– Вы хотите сказать, что отец умер совсем не так, как жил? Он счел бы это тяжелым обвинением.

– Нет, ваше высочество, я этого не говорю. И в тот момент, когда он умер, меня рядом не было. – Верребер помолчал, словно не зная, как точнее выразиться. – Ваш отец был храбрейшим из всех, кого я знал. Не представляю, чтобы он не проявил стойкости перед лицом смерти, как делал не раз, смотря ей в глаза. Но он был не из тех, кого сильно влекло прошлое. Даже совершив ошибку, он извлекал из нее урок, а потом забывал о ней. Мы должны поступать так, как поступил бы он, и смотреть в будущее. А теперь, ваше высочество, прошу прощения, но меня ждут в штабе. Планирование операции еще далеко не закончено.

– Конечно, Верребер, – сказал Орамен, прикладываясь к бокалу. – Я не хотел задерживать вас или без надобности растравлять какие-то раны.

– Да, ваше высочество. – Фельдмаршал поклонился и вышел.

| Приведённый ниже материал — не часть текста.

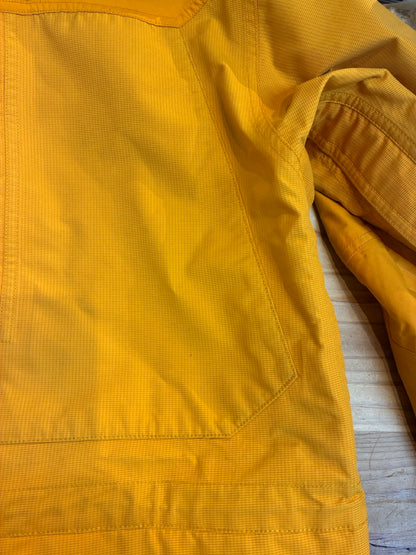 00's RLX POLO SPORT「GORE-TEX」マウンテンパーカー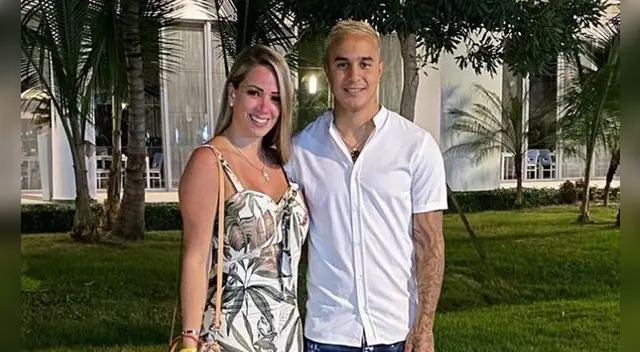 Melissa Klug que convertirse en madre nuevamente. Melissa Klug que convertirse en madre nuevamente.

Орамен счел себя в какой-то мере избранным – ему столько удалось извлечь из Верребера, слывшего молчуном. Этого совсем нельзя было сказать об экзальтине Часке – следующем, к кому обратился принц, желая знать все обстоятельства смерти отца. Экзалтин был округл телом и лицом, а в темно-красных одеяниях казался еще толще. Он разразился длинной историей о своем присутствии при последних минутах короля, сводившейся к тому, что его, Часковы, глаза были полны слез, а в ушах стоял единогласный скорбный плач, так что ничего толком он, Часк, не запомнил.

– А как продвигаются ваши занятия, юный принц? – спросил экзальтин так, словно возвращался к более важной теме. – Продолжаете черпать из источника знаний? Да?

Орамен улыбнулся. Он привык к тому, что взрослые спрашивают о его любимых школьных предметах, когда не могут придумать ничего другого или хотят уйти от неприятного разговора. А потому он отделался общими словами и удалился.


– Говорят, что мертвые смотрят на нас из зеркал. Это правда, Джильюс?

Королевский врач повернулся с испуганным лицом, потом споткнулся и чуть не упал.

– Ваш… да, принц Орамен.

Доктор был маленьким человечком и обычно выглядел напряженным и нервным. Но сейчас его словно переполняли бодрость и энергия. Кроме того, он непрерывно покачивался и смотрел стеклянным взглядом, отчего казался выпившим. Перед тем как Орамен подошел к нему, он смотрел на свое отражение в одном из зеркал, которые покрывали половину стен зала. Орамен искал доктора, пробираясь сквозь толпу, принимая выражения сочувствия, не скупясь на подобающие случаю комплименты и стараясь казаться – и быть – исполненным скорби, мужества, спокойствия и достоинства одновременно.

– Вы видели моего отца, Джильюс? – спросил Орамен, кивая на зеркало. – Он там был? Смотрел на нас?

– Что, что такое? – спросил маленький доктор. От него пахло вином и какой-то едой. Наконец он словно возвратился к реальности, повернулся, снова покачнувшись, и заглянул в высокое зеркало. – Что? Мертвые? Нет, я никого не видел. Честное слово, никого, мой принц.

– Видимо, смерть моего отца сильно повлияла на вас, мой добрый доктор.

– Разве могло быть иначе? – спросил Джильюс. Его докторская шапочка сползла на ухо и на лоб, чуть ли не закрыв правый глаз. Из-под шапочки торчали клочки седых волос. Доктор заглянул в свой бокал, почти пустой. – Разве могло быть иначе?

– Я рад, что нашел вас, Джильюс, – сказал Орамен. – Я хочу поговорить с вами с того самого дня, как был убит отец.

Доктор закрыл один глаз и, прищурившись, посмотрел на него.

– Да? – произнес он.

Орамен с детских лет видел вокруг себя пьяных. Вообще-то, пьянство было ему не по душе (вряд ли стоило упорно добиваться головокружения вместе с тошнотой), но ему нравилось сидеть в одной компании с выпившими – он уже знал, что в этом состоянии люди нередко выдают свою тщательно скрываемую сущность, выбалтывают разные сведения или слухи, чего не стали бы делать так поспешно в трезвом виде. Он подумал, что нашел Джильюса слишком поздно – тот уже успел порядком набраться, – но все равно решил попробовать.